In this double-blind, placebo-controlled, parallel-group trial, 253 patients were randomized to minimize selection bias and confounding, by equally allocating covariates affecting treatment outcomes between the groups. However, ethnicity data were not provided, and the selected patients had a higher prevalence of atrial fibrillation compared to most patients with NYHA IV HF and thus the results may not be representative of the target population [15-16]. Moreover, since only patients with NYHA IV were randomised, it is unclear whether similar benefits might be realized by less severely impaired patients with HF. Furthermore, the limited follow-up due to the premature termination of the trial did not allow the examination of the duration of these benefits. Also, although the survival benefits of enalapril were essentially solely attributed to the decrease in progression of HF, with no effect on of sudden cardiac death rates, many studies have emphasized the difficulty of determining the mode of death in patients with HF and thus the exact cause of death is debatable [17]. Hence, it is likely that the improvement in mortality rates was not related to the improvement in HF progression, but to a decrease in sudden death rates. Another limitation was that no specific mechanism was identified for the beneficial effects of enalapril.

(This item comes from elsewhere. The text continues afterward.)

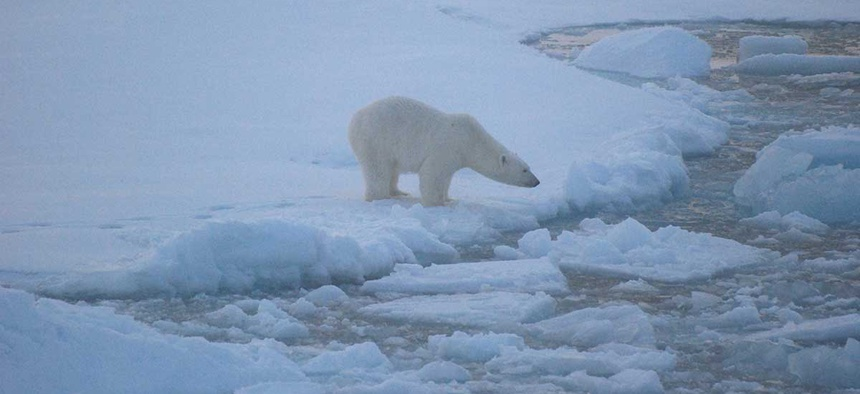 A polar bear stands on sea ice in Alaska's Beaufort Sea in 2010.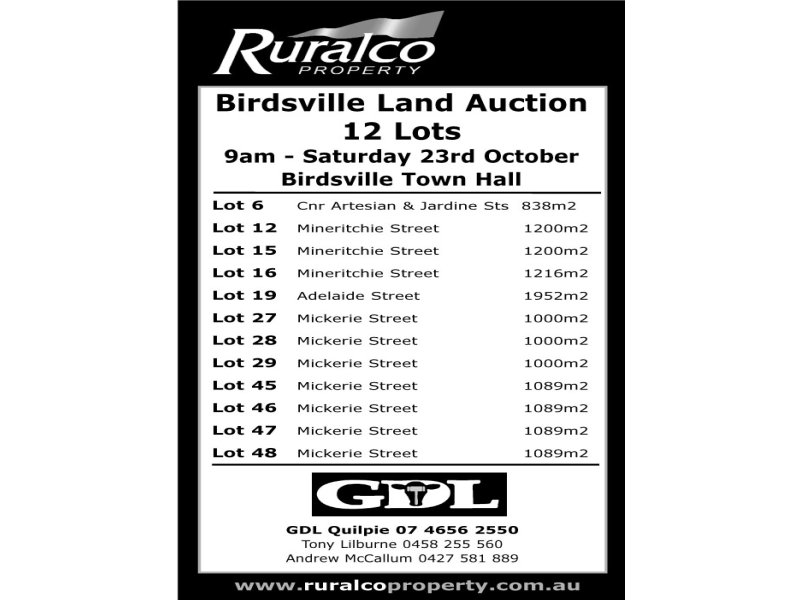 ' Diamantina Shire Council Auction', Birdsville, Qld 4482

The Studies of Left Ventricular Dysfunction trial (SOLVD-T; treatment arm), looked at the effect of enalapril on mortality and hospitalizations for congestive HFrEF in 2569 patients [18]. After four years, there was a 16% reduction in the cumulative mortality rate in the enalapril compared to the placebo-treated group (P=0.0036). Notably, the greatest difference in mortality was in deaths due to progressive HF (risk reduction 22%; P<0.0045). In addition, 57% of patients in the placebo group died or were hospitalized for worsening congestive HF, as compared with 48% in the enalapril group (risk reduction 26%; P<0.0001). The number of deaths, their causes, and the number of hospitalizations for HF between the treatment groups in the SOLV-D trial are summarised below (Table 3). It was estimated that treating 1000 patients with congestive HF (similar to those in this study) with enalapril for three years would prevent 50 premature deaths and 350 hospitalizations. Moreover, the benefits of enalapril were likely to be underestimated, as more patients taking placebo compared to enalapril received other vasodilators during the trial for worsening HF. It was hypothesised that the reductions in deaths and hospitalization rates may have been due to improvements in ejection fraction and exercise capacity and decreased symptoms of congestion, attributed to the decreased preload and afterload by enalapril.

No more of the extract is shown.